● Extracted information
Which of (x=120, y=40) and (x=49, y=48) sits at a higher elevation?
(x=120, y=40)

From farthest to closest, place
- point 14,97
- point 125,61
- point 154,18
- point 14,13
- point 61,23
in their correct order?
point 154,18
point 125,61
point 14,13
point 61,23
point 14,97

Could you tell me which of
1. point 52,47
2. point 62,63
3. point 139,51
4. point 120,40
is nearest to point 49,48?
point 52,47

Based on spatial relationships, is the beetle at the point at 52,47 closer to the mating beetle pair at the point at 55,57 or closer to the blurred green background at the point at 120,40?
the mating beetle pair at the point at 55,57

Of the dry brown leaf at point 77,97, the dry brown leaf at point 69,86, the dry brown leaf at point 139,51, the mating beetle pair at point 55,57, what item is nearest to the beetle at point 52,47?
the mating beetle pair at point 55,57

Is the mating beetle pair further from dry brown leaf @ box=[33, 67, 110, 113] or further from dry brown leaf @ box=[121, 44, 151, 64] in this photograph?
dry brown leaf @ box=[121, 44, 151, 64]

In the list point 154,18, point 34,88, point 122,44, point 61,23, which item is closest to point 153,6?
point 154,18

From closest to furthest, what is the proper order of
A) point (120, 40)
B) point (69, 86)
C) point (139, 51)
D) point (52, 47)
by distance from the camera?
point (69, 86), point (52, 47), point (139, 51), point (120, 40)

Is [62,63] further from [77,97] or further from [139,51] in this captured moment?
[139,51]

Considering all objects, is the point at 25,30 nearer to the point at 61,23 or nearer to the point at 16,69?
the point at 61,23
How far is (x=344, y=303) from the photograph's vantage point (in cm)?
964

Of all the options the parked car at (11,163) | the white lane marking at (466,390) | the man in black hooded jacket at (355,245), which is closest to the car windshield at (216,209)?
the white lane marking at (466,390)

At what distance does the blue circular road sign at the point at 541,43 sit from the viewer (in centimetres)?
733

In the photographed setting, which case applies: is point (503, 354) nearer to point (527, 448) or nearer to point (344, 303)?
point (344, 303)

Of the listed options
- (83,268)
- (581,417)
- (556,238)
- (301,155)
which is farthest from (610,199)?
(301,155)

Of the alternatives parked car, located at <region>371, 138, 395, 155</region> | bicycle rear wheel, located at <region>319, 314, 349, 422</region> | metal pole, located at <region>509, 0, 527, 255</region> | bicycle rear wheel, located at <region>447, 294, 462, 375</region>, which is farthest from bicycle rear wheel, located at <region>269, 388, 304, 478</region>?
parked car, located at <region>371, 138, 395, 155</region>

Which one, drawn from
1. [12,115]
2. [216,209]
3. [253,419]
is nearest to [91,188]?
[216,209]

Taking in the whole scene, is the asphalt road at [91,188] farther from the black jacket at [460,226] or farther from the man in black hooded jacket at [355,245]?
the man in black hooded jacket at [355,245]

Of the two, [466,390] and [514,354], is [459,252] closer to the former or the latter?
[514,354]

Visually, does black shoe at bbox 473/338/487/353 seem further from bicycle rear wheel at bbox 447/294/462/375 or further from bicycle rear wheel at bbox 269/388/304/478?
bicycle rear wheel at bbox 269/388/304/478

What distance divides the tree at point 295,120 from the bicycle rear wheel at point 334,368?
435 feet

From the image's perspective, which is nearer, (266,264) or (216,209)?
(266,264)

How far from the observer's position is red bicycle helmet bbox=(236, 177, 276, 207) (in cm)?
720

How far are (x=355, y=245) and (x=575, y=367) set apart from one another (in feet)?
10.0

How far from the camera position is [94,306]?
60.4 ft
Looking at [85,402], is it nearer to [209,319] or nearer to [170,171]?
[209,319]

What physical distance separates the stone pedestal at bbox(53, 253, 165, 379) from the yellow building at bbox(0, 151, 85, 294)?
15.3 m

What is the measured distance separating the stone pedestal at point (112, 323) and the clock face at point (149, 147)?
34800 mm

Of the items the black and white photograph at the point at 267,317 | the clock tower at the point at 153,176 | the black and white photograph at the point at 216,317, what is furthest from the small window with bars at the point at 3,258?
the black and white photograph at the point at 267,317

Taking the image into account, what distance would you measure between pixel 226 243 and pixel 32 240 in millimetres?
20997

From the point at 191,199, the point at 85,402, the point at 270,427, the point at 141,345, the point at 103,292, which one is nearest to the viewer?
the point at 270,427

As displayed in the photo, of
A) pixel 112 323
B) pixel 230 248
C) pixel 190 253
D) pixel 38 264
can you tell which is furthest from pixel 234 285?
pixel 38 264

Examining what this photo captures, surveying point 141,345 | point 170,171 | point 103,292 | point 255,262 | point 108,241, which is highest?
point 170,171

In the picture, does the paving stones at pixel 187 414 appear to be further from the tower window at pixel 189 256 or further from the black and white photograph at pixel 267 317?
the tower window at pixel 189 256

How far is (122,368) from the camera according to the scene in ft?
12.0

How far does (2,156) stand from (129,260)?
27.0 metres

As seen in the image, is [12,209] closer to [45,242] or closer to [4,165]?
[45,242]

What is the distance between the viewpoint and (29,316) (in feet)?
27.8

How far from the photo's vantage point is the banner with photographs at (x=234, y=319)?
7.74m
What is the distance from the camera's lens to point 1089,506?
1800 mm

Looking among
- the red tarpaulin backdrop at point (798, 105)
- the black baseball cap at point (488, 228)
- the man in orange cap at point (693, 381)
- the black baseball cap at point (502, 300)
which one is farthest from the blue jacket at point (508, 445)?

● What this task involves
Rewrite all of the rows above, replacing "black baseball cap" with "dark baseball cap" and leaving everything else unchanged.

● Exercise output
Which of (x=120, y=40) and (x=49, y=48) sits at a higher elevation?
(x=120, y=40)

From farthest to closest, place
- point 14,97
- point 125,61
- point 154,18
- point 14,13
- point 61,23
in their correct order?
point 154,18
point 125,61
point 14,13
point 61,23
point 14,97

Could you tell me which of
1. point 52,47
2. point 62,63
3. point 139,51
4. point 120,40
is nearest to point 49,48?
point 52,47

Based on spatial relationships, is the beetle at the point at 52,47 closer to the mating beetle pair at the point at 55,57 or closer to the blurred green background at the point at 120,40?
the mating beetle pair at the point at 55,57

Of the dry brown leaf at point 77,97, the dry brown leaf at point 69,86, the dry brown leaf at point 139,51, the mating beetle pair at point 55,57, what item is nearest to the beetle at point 52,47?
the mating beetle pair at point 55,57

Is the mating beetle pair further from dry brown leaf @ box=[33, 67, 110, 113] or further from dry brown leaf @ box=[121, 44, 151, 64] in this photograph?
dry brown leaf @ box=[121, 44, 151, 64]

In the list point 154,18, point 34,88, point 122,44, point 61,23, which item is closest to point 153,6?
point 154,18

From closest to furthest, what is the proper order of
A) point (120, 40)
B) point (69, 86)
C) point (139, 51)
D) point (52, 47)
by distance from the camera?
point (69, 86), point (52, 47), point (139, 51), point (120, 40)

Is [62,63] further from [77,97] or further from [139,51] in this captured moment?
[139,51]

Considering all objects, is the point at 25,30 nearer to the point at 61,23 or nearer to the point at 16,69?
the point at 61,23
How far is (x=344, y=303) from the photograph's vantage point (in cm)?
964

Of all the options the parked car at (11,163) | the white lane marking at (466,390) | the man in black hooded jacket at (355,245), which is closest to the car windshield at (216,209)?
the white lane marking at (466,390)

At what distance does the blue circular road sign at the point at 541,43 sit from the viewer (in centimetres)?
733

In the photographed setting, which case applies: is point (503, 354) nearer to point (527, 448) or nearer to point (344, 303)?
point (344, 303)

Of the listed options
- (83,268)
- (581,417)
- (556,238)
- (301,155)
which is farthest from (610,199)?
(301,155)

Of the alternatives parked car, located at <region>371, 138, 395, 155</region> | bicycle rear wheel, located at <region>319, 314, 349, 422</region> | metal pole, located at <region>509, 0, 527, 255</region> | bicycle rear wheel, located at <region>447, 294, 462, 375</region>, which is farthest from bicycle rear wheel, located at <region>269, 388, 304, 478</region>?
parked car, located at <region>371, 138, 395, 155</region>

Which one, drawn from
1. [12,115]
2. [216,209]
3. [253,419]
is nearest to [91,188]?
[216,209]

Taking in the whole scene, is the asphalt road at [91,188] farther from the black jacket at [460,226] or farther from the man in black hooded jacket at [355,245]?
the man in black hooded jacket at [355,245]

Of the two, [466,390] and [514,354], is [459,252] closer to the former or the latter?
[514,354]

Visually, does black shoe at bbox 473/338/487/353 seem further from bicycle rear wheel at bbox 447/294/462/375 or further from bicycle rear wheel at bbox 269/388/304/478?
bicycle rear wheel at bbox 269/388/304/478

What distance divides the tree at point 295,120 from the bicycle rear wheel at point 334,368?
435 feet

From the image's perspective, which is nearer, (266,264) or (216,209)?
(266,264)

How far from the observer's position is red bicycle helmet bbox=(236, 177, 276, 207) (in cm)?
720

How far are (x=355, y=245) and (x=575, y=367) set apart from one another (in feet)?
10.0

How far from the camera position is [94,306]?
60.4 ft
Looking at [85,402], is it nearer to [209,319] or nearer to [170,171]?
[209,319]

What physical distance separates the stone pedestal at bbox(53, 253, 165, 379) from the yellow building at bbox(0, 151, 85, 294)?
15.3 m

What is the measured distance separating the stone pedestal at point (112, 323) and the clock face at point (149, 147)?
34800 mm

Of the items the black and white photograph at the point at 267,317 | the clock tower at the point at 153,176 | the black and white photograph at the point at 216,317, what is furthest from the small window with bars at the point at 3,258?
the black and white photograph at the point at 267,317

Taking the image into account, what distance would you measure between pixel 226 243 and pixel 32 240 in millimetres?
20997

From the point at 191,199, the point at 85,402, the point at 270,427, the point at 141,345, the point at 103,292, which one is nearest to the viewer?
the point at 270,427

As displayed in the photo, of
A) pixel 112 323
B) pixel 230 248
C) pixel 190 253
D) pixel 38 264
can you tell which is furthest from pixel 234 285?
pixel 38 264

Examining what this photo captures, surveying point 141,345 | point 170,171 | point 103,292 | point 255,262 | point 108,241, which is highest?
point 170,171

In the picture, does the paving stones at pixel 187 414 appear to be further from the tower window at pixel 189 256 or further from the black and white photograph at pixel 267 317?
the tower window at pixel 189 256

How far is (122,368) from the camera according to the scene in ft?
12.0

How far does (2,156) stand from (129,260)?
27.0 metres

As seen in the image, is [12,209] closer to [45,242] or closer to [4,165]?
[45,242]

What is the distance between the viewpoint and (29,316) (in feet)?
27.8

How far from the photo's vantage point is the banner with photographs at (x=234, y=319)?
7.74m
What is the distance from the camera's lens to point 1089,506?
1800 mm

Looking among
- the red tarpaulin backdrop at point (798, 105)
- the dark baseball cap at point (488, 228)
- the man in orange cap at point (693, 381)
- the dark baseball cap at point (502, 300)
which one is farthest from the blue jacket at point (508, 445)?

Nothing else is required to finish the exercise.